In 2018, just as the CLAT started at 3 PM, there was commotion all around at many centres across the country when students struggled with different issues mostly technical, including non-visibility of questions, or questions appearing in encrypted format. While the issues were endless, the incident led to CLAT forming a consortium (a permanent body) and the paper being moved to pen-paper format in 2019. However, given the current situation we are in, after must delays, CLAT 2020 was finally conducted in online format and voila, we are back again with technology playing havoc with the students. Technology, which is meant to make life easier, may have played the spoilsport in CLAT 2020.
CLAT 2020 was held on 28 September 2020 and the provisional keys were released the very same day to the general public to raise objections, if any. A standard procedure in most exams, this has a history with CLAT. While it was expected that with an expert committee in place and having learnt its lesson by now, CLAT paper should be error free. However, we have come across more than 20 errors in the key. On top of that, the provisional scores released to the candidates have given them the shock of their life. Many students have reported a difference of scores as big as 30+, from their expectations (what they marked in the paper and expected the scores to be).
While people may have attributed this to the interface, logic or instructions given, it is important to look at other aspects. CLAT 2020 gave specific timings to students to report to the exam centres and entry made accordingly. Those allotted the 1:45 pm slot may hardly have got time to settle and read all the instructions. Many students also reported that invigilators simply asked them to keep clicking next without even allowing them to read the instructions carefully.

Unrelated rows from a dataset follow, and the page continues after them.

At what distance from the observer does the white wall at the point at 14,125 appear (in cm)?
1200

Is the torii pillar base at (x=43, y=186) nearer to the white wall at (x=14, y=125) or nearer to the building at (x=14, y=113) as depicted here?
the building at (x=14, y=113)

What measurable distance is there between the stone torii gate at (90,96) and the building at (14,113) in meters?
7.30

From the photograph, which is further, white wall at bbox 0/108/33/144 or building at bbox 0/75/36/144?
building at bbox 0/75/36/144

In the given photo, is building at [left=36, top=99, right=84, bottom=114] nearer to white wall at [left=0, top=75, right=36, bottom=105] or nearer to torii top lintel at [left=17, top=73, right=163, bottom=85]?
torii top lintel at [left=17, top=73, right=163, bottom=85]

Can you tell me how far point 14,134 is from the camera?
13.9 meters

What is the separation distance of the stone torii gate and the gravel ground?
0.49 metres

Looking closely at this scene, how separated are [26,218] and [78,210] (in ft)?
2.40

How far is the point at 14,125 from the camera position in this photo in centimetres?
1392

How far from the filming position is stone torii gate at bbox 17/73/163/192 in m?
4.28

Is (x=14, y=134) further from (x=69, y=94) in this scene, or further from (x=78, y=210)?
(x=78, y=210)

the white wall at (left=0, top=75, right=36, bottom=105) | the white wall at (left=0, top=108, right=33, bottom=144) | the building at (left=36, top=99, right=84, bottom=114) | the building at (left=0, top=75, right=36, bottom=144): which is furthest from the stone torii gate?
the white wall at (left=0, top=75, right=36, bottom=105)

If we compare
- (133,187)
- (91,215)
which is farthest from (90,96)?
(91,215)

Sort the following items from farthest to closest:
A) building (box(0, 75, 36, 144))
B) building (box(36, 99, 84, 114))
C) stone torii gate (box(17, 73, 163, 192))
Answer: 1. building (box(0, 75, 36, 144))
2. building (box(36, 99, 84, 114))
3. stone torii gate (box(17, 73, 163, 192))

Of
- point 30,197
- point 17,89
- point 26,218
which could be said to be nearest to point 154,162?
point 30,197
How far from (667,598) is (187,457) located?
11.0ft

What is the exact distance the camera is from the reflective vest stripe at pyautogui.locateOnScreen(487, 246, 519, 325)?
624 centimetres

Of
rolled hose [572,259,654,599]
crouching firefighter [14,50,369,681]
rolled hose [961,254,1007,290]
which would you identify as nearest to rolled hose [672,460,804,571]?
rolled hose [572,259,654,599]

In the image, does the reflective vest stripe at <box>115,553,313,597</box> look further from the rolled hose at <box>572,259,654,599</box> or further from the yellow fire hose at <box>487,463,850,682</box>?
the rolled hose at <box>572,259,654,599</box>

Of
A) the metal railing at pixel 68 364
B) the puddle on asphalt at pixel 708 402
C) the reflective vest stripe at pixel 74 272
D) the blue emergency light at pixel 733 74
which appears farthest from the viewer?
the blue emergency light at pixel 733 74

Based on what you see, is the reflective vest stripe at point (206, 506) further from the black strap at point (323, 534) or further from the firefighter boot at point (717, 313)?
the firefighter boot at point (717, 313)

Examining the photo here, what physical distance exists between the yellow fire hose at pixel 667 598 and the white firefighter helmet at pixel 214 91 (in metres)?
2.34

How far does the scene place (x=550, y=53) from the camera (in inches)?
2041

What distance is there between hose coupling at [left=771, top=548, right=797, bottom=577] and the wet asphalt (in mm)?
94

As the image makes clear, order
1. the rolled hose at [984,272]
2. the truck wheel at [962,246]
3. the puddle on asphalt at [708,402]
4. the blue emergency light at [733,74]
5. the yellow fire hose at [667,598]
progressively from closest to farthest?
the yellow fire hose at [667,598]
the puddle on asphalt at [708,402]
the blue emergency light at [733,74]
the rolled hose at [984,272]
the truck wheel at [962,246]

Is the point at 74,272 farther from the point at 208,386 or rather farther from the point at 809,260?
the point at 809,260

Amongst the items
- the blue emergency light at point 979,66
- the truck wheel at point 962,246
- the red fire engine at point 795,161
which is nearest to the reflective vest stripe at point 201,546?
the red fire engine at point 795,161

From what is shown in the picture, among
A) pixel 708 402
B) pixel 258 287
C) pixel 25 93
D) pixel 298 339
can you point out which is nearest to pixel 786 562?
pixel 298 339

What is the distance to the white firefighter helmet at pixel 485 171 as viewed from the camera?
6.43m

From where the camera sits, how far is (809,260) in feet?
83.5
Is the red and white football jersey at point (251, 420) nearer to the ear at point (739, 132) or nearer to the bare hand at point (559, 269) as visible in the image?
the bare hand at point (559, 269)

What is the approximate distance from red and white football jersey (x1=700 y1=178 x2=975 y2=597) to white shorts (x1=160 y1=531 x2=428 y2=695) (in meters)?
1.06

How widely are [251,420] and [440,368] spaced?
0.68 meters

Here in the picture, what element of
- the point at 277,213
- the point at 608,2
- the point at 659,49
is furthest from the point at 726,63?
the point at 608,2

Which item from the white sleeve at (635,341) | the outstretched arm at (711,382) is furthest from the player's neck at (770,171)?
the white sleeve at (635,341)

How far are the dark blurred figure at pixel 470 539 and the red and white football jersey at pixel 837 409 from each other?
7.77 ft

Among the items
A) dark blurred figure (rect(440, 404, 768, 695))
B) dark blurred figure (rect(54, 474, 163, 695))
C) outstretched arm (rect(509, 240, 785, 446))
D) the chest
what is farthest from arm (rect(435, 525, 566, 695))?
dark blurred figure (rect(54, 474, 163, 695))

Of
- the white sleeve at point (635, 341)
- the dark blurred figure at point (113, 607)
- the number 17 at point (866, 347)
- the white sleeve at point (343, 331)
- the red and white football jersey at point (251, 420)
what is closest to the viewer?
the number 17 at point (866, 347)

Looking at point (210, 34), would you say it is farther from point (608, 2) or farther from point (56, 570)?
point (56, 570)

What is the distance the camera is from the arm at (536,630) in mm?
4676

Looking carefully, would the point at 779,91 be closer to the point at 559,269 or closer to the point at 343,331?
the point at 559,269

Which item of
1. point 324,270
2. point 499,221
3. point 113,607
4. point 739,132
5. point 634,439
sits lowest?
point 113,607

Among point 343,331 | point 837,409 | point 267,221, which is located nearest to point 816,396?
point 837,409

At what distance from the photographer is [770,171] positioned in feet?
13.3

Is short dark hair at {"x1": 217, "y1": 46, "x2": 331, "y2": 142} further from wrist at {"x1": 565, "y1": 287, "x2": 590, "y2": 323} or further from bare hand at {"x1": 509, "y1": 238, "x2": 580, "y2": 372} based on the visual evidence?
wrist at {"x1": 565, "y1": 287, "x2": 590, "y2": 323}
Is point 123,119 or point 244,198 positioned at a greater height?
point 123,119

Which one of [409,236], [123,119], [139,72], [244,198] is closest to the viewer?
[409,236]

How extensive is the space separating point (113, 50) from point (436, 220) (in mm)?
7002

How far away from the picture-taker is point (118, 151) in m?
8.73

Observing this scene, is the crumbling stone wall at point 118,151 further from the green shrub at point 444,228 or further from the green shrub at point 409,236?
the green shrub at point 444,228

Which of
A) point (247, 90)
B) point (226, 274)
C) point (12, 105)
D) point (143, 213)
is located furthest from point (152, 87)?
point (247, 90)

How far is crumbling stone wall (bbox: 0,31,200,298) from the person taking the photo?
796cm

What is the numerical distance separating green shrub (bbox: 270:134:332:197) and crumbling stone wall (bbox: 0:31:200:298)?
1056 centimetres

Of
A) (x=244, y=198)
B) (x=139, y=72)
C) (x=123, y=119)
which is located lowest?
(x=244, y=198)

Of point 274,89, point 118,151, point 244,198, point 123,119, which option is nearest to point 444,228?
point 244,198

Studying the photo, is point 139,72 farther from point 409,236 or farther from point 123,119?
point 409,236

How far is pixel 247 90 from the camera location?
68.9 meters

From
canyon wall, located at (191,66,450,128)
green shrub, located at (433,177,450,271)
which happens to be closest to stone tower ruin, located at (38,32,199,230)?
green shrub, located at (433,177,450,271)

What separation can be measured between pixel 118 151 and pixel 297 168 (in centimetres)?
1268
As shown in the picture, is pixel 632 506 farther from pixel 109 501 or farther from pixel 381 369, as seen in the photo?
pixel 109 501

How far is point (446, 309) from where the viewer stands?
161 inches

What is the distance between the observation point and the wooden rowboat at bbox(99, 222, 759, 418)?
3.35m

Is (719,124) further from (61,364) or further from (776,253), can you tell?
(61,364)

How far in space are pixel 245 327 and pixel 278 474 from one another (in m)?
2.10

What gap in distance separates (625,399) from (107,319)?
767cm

While a committee has been formed, which will submit its review by 03 October, we sincerely hope that students’ grievances are taken into consideration with all seriousness and not like 2018. CLAT 2020 has already been into controversy, with changes in instructions in the sample papers, its core member NLSIU moving ahead to conduct its own exam (which was subsequently quashed by SC), giving students sleepless nights. It’s time CLAT looks at the way exam must be conducted and learnt its lesson, if not from others, AILET at least.
Sometimes being different and adventurism may have its own path to curve and not a happy situation every time. While CLAT 2020 may have fared better in terms of issues as compared to previous years, it’s important they investigate the complaints seriously while not forgetting the fact that careers of our young leaders are at stake. One should look at this as an opportunity to restore faith in the legal education system as well, follow what you preach.